__STATED GOAL__: Copy the data word for word, starting with the line that contains "Does the road" and going on through the end of the data. Leave the pictures out of your answer.

>> BEGIN ENTRIES SUPPLIED

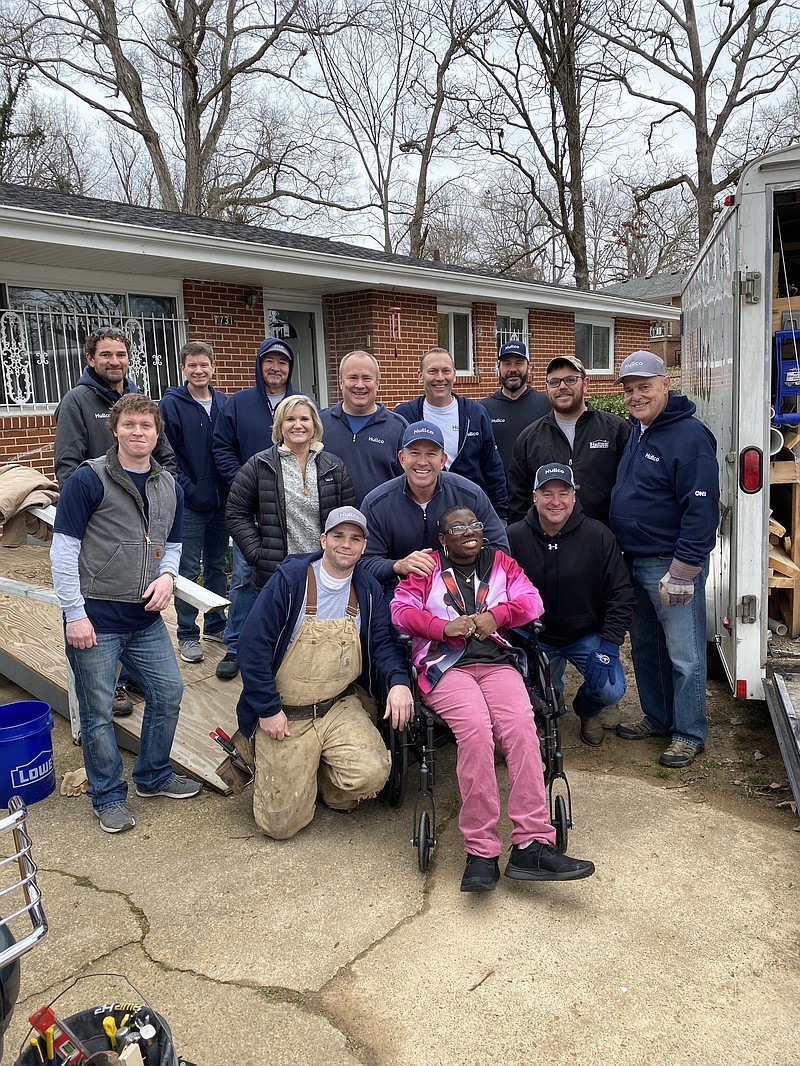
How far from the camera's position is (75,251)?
24.3 feet

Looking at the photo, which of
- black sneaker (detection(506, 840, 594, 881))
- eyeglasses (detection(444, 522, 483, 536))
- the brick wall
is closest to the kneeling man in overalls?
eyeglasses (detection(444, 522, 483, 536))

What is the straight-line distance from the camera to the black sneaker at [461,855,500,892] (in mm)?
2924

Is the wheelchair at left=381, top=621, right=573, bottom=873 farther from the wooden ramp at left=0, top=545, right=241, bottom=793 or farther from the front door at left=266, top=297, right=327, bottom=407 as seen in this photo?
the front door at left=266, top=297, right=327, bottom=407

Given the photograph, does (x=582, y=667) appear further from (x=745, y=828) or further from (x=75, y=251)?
(x=75, y=251)

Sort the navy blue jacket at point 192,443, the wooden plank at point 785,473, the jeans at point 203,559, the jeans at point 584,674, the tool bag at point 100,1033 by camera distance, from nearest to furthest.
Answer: the tool bag at point 100,1033, the jeans at point 584,674, the wooden plank at point 785,473, the navy blue jacket at point 192,443, the jeans at point 203,559

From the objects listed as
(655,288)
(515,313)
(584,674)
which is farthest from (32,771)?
(655,288)

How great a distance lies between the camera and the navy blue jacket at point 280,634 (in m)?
3.32

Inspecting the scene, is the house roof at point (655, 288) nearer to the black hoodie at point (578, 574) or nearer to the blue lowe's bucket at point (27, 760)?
the black hoodie at point (578, 574)

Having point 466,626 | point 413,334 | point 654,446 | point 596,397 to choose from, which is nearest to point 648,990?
point 466,626

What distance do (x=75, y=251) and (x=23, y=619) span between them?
367 centimetres

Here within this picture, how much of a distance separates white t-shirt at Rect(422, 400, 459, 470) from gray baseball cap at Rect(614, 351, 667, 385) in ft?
3.99

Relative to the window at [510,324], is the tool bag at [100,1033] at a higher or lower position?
lower

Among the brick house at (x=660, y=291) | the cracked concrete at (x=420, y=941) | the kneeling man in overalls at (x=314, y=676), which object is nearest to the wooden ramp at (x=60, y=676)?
the cracked concrete at (x=420, y=941)

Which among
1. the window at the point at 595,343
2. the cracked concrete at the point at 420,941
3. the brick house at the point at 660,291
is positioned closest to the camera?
the cracked concrete at the point at 420,941
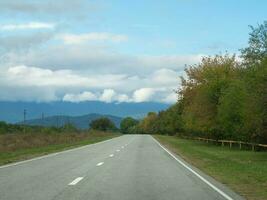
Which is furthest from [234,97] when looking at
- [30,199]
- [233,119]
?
[30,199]

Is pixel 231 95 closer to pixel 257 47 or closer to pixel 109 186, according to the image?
pixel 257 47

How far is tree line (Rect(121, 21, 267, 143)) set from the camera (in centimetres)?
3562

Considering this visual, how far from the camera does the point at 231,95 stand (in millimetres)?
52406

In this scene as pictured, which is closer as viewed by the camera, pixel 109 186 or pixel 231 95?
pixel 109 186

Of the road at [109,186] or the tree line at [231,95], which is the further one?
the tree line at [231,95]

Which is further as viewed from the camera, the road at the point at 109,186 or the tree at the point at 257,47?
the tree at the point at 257,47

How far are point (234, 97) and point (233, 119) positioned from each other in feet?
9.51

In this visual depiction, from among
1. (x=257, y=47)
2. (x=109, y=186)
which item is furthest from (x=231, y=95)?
(x=109, y=186)

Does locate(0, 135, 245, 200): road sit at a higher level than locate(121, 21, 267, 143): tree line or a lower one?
lower

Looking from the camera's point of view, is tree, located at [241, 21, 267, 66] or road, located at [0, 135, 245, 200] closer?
road, located at [0, 135, 245, 200]

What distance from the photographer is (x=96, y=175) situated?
2061 cm

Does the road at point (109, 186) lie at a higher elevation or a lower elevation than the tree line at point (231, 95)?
lower

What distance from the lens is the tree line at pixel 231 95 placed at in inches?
1403

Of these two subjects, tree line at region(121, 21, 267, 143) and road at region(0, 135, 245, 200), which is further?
tree line at region(121, 21, 267, 143)
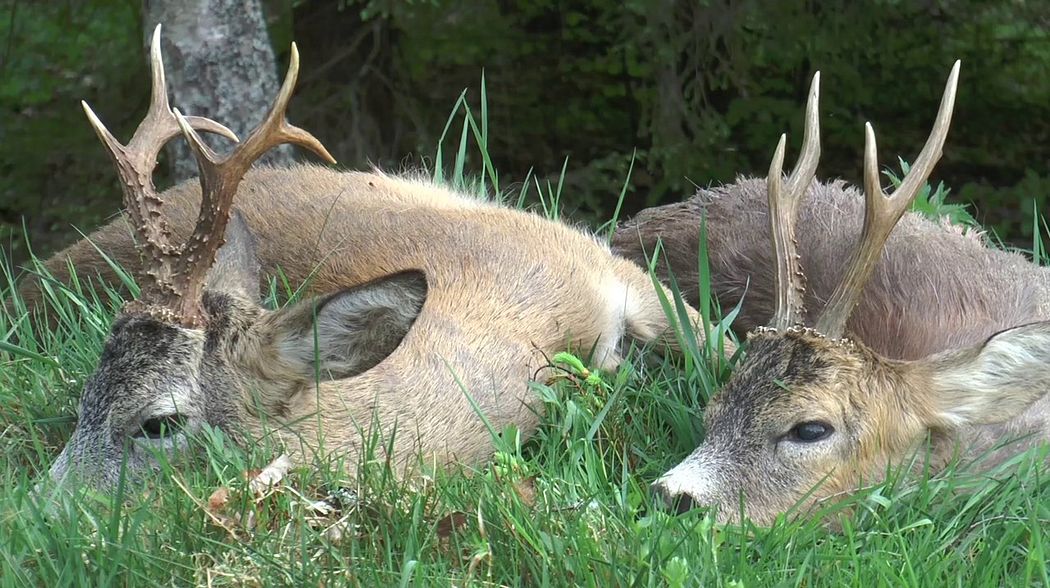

>> END ENTRIES SUPPLIED

__RESULT OF THE TASK__:
Does the road at point (109, 186) lie at a higher elevation or a lower elevation than the tree line at point (231, 95)?
lower

What distance from the lens is the tree line at pixel 231 95 placed at in inches?
1403

Of these two subjects, tree line at region(121, 21, 267, 143) and road at region(0, 135, 245, 200), which is further?
tree line at region(121, 21, 267, 143)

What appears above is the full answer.